[RFC] 2020 Roadmap #1104

raduweiss · 2019-05-24T15:38:13Z

This is the time of the year when we plan for 2020, and we're eager to take in proposals from everyone in the open source community. So tell us what you want to see in Firecracker by adding your ideas, asks, and use cases to this issue. We've already given the existing feature requests some thought, but we'll be happy if you come up with more! While we encourage everyone to think big, we will ensure that the resulting roadmap aligns with our mission of enabling secure, multi-tenant, minimal-overhead execution of container and function workloads.

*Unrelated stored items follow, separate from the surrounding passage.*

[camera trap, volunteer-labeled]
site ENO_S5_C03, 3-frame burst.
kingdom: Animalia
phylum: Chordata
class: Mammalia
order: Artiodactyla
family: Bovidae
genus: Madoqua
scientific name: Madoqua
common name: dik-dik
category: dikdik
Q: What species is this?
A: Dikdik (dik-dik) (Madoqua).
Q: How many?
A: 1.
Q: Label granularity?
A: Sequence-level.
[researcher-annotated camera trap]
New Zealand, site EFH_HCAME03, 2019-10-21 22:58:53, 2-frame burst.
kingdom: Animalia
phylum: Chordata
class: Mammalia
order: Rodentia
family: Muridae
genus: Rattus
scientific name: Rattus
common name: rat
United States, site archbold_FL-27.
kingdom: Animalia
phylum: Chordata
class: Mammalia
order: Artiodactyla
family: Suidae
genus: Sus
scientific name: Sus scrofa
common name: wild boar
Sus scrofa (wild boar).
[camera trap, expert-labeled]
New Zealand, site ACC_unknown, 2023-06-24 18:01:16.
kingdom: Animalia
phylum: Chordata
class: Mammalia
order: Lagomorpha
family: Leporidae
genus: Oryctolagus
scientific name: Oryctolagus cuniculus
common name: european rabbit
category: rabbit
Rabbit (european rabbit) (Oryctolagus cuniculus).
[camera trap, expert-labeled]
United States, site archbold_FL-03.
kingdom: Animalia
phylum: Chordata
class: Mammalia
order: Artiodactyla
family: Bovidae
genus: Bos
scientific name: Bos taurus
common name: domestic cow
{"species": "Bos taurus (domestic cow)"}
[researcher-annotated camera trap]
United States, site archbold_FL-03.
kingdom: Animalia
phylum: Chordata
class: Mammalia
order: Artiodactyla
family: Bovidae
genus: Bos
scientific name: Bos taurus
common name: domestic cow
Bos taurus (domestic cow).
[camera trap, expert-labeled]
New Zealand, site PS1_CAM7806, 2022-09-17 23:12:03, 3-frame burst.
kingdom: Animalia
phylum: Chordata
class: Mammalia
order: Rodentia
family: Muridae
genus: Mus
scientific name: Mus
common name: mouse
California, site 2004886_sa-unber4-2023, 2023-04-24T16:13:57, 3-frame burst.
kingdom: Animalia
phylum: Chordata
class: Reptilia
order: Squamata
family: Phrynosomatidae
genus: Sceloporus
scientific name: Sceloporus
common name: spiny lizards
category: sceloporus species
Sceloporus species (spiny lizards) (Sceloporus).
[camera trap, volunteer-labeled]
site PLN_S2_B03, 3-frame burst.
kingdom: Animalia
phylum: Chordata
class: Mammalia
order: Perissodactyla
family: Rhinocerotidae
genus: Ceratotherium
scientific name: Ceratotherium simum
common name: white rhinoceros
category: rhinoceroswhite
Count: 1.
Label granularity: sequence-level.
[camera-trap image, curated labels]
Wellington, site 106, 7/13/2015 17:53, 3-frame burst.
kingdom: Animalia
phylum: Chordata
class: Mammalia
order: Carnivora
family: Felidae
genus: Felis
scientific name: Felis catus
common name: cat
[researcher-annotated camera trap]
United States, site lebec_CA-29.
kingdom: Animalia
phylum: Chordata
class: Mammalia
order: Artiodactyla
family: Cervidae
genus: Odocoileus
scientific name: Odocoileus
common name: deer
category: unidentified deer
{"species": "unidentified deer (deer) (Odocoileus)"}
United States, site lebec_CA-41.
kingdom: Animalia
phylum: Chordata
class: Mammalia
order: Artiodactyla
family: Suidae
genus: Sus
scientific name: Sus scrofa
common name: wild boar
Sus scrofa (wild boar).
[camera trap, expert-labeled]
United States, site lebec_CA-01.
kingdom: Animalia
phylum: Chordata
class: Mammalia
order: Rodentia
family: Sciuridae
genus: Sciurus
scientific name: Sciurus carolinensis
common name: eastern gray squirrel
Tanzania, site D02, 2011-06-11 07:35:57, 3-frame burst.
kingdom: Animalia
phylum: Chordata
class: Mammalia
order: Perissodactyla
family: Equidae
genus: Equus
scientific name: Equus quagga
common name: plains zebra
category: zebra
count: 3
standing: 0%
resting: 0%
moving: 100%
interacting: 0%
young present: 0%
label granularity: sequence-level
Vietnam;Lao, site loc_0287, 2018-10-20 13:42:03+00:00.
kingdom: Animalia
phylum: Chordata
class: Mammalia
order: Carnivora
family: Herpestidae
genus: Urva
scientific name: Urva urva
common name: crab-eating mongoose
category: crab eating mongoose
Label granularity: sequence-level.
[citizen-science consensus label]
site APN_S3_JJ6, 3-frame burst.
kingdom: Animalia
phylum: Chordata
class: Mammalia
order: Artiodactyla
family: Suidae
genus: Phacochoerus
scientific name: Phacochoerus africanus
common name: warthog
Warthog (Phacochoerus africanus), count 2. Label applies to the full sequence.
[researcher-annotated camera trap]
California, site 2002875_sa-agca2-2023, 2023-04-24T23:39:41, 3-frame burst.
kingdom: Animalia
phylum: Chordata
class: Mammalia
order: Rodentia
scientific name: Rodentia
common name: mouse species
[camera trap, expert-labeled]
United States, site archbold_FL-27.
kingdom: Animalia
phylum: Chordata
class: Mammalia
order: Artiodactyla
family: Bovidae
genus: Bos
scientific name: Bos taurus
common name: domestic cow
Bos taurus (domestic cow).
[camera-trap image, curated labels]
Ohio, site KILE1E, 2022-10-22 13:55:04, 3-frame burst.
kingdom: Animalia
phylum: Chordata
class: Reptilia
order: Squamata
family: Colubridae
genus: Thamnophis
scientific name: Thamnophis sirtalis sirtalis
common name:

Below is a starting (unsorted) list of items that we're likely to work on. We're keen on hearing your feedback on all of the items below. Let's also add to it!

Roadmap Proposals/Ideas

Accelerated Inference Option for microVMs: Use Case: Some Firecracker users may want to run inference workloads in a Firecracker microVM. Solution: [TBD]; however, GPU pass-through conflicts with Firecracker microVM memory overcommitment.
Block Device Encryption: Use Case: All users should ensure that data is encrypted at rest. In some environments this features is implemented by default in a lower software (or even in the hardware). When that's not the case, or when additional defense in depth is desired, Firecracker should be able to encrypt data as it is committed to the block device backing file. Solution: Implement CPU-accelerated AES encryption for block device sector writes (and decryption for reads), either with an ephemeral, or with a customer-provided key.
Continuous Integration Improvements: Use Case We need to support multiple platforms; current CI system is not that friendly for contributors; test reports are hard to follow. Related Issues: PR status checks hard to interpret #973. Solution: Fix all of the above :)
seccomp Improvements: Use Case: Currently, we use a manually vetted seccomp whitelist. However, due to the inherent complexities of how musl and glibc issue system calls this is a very brittle and labor-intensive process. Solution: [TBD]; we’d like to move beyond a hand crafted syscall whitelist towards automated generation of "to manually review" syscall differences between releases, and potentially a "blacklist" set of known exploitable syscalls, that we never whitelist.
Use rust-vmm Crates: Use Case: The rust-vmm project is creating a set of high-quality building blocks for virtual machine projects to use. Firecracker already use two crates from there, but we could use many more (as they mature), and end up with less code complexity. Solution: Integrate additional rust-vmm crates as they mature.
Device Model Fuzzing: Use Case: Raise the security bar by additional hardening of the device model. Solution: Apply device model fuzzing as part of the CI.
Release Artifacts: Use Case: We need to identify if the currently released artifacts are sufficient (GitHub Releases with code and binaries). Solution: We clearly want to sign our artifacts, and there will be different release binaries for ARM. Beyond that, [TBD]. Ideas so far include reproducible builds and snap packages. Related Issues: Snap Package Support #1075.
API Stability: Use Case: We need to give users forward-looking guarantees with regards to API compatibility across releases. Solution: [TBD].
Single-Step Configuration: Use Case: It takes between 3 and many API calls to configure Firecracker before starting the guest microVM. For some use cases, this adds needless latency / complexity. A one-step config method would help here. Solution: Take config data from file, stdin, or command line argument (before microVM boot). Related Issues: [UX] Pass configuration as file #923.
microVM Snapshot Support: Use Case: The ability to save the microVM state and restore it at a future point. Solution: Some form of functionality that allows the full state of the microVM to be saved, along with the corresponding restore functionality. Probably driven via the Firecracker API. _ Issues_: Create RW disk snapshots of running Firecracker microVMs #886, Support Checkpoint/Restore in Firecracker #1035.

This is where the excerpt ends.